→ **WRITTEN INSTRUCTION 1**
Please copy the records from the line containing "10. Where are the laptops" through the line containing "[237, 220, 284, 250]", both included.

→ **EXTRACTED TEXT**
╭──
# State of the art NER using Flair Sequence Tagger
See SoTA Experimental setups: https://github.com/flairNLP/flair/blob/master/resources/docs/EXPERIMENTS.md

In [1]:
import os
from itertools import groupby
import itertools
import random
import numpy as np
import math
import json

In [2]:
import flair, torch
flair.device = torch.device('cuda:0')

In [3]:
from flair.data import Corpus
from flair.datasets import CONLL_03
from flair.embeddings import TokenEmbeddings, WordEmbeddings, StackedEmbeddings, PooledFlairEmbeddings
from typing import List
from flair.models import SequenceTagger

from flair.trainers import ModelTrainer
from datetime import datetime

### Data Preparation
1. Join train, dev, test into single dataset for k-fold cross-validation
2. Create splits with given sizes

For each partition of data with `k` samples, we split the dataset into three sets with the following distribution: `80/10/10` for the train, dev, and test set, respectively. Therefore, for each `k` there will be varying sizes of all three sets of data, however this makes more intuitive sense than only partitioning the test set and keeping the dev and test sets the same size as if they were at `k_n`.
╰──
→ **LISTED ENTRIES**
╭──
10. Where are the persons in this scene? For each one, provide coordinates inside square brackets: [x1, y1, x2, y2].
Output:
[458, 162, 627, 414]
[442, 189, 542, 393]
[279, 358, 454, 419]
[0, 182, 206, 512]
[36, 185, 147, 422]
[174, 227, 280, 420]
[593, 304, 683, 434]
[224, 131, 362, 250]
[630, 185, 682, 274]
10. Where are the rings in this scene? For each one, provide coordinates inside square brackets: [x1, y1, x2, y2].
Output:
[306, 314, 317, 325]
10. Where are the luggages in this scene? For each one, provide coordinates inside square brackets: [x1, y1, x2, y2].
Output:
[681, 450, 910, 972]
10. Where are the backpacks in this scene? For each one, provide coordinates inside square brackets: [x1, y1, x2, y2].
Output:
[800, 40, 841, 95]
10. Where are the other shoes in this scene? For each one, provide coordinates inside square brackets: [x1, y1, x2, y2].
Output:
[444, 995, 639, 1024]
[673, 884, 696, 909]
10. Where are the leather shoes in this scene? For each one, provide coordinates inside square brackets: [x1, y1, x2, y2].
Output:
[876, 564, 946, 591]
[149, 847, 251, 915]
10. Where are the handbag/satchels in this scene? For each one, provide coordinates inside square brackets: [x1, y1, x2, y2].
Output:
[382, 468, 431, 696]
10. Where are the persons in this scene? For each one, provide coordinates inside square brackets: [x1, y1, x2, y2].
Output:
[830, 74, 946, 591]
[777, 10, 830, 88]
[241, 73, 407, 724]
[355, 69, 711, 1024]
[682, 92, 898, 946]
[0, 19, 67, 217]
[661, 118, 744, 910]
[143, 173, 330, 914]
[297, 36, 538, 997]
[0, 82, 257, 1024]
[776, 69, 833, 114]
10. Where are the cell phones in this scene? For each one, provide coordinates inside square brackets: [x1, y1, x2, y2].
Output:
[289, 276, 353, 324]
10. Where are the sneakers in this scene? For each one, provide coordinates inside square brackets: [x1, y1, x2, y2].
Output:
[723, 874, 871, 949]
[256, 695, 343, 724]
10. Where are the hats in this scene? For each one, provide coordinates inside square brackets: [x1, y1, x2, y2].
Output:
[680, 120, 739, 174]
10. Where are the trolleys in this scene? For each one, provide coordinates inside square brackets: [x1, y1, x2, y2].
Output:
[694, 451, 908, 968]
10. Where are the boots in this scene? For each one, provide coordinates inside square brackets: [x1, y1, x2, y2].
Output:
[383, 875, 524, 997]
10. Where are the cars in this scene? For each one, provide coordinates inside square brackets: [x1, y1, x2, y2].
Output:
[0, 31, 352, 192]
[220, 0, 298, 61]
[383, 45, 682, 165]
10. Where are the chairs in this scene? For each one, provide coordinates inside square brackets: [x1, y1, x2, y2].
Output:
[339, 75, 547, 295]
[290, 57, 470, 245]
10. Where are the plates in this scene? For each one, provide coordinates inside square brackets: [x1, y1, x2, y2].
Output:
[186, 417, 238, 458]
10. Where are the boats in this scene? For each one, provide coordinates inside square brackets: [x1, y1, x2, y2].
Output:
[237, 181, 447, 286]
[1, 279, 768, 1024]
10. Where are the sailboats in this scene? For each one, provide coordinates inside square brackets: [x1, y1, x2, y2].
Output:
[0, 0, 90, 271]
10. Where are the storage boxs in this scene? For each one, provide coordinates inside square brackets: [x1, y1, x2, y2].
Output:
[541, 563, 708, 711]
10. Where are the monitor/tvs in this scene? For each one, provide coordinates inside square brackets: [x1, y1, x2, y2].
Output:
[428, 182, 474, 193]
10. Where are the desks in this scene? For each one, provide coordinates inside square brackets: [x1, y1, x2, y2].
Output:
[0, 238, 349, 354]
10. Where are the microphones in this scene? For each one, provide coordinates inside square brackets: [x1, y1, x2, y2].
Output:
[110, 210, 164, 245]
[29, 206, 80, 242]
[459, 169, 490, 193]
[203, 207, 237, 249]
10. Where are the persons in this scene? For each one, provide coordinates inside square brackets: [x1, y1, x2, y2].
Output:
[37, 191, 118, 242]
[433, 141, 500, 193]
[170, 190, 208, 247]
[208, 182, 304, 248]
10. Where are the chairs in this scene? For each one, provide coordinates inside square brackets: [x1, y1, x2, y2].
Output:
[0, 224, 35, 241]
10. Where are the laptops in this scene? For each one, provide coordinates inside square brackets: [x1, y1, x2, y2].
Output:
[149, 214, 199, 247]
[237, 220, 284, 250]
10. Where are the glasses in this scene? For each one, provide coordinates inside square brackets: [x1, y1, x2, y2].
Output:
╰──
→ **WRITTEN INSTRUCTION 2**
For each statement, say yes or no according to the Flair NER notebook, and quote the words that decide it: (a) the data is split 80/10/10 across the train, dev, and test sets; (b) the device is set to the CPU; (c) train, dev, and test are merged into one dataset for k-fold cross-validation.

→ **FINAL ANSWER 1**
10. Where are the laptops in this scene? For each one, provide coordinates inside square brackets: [x1, y1, x2, y2].
Output:
[149, 214, 199, 247]
[237, 220, 284, 250]

→ **FINAL ANSWER 2**
(a) Yes: "the following distribution: `80/10/10` for the train, dev, and test set, respectively"
(b) No: "flair.device = torch.device('cuda:0')"
(c) Yes: "Join train, dev, test into single dataset for k-fold cross-validation"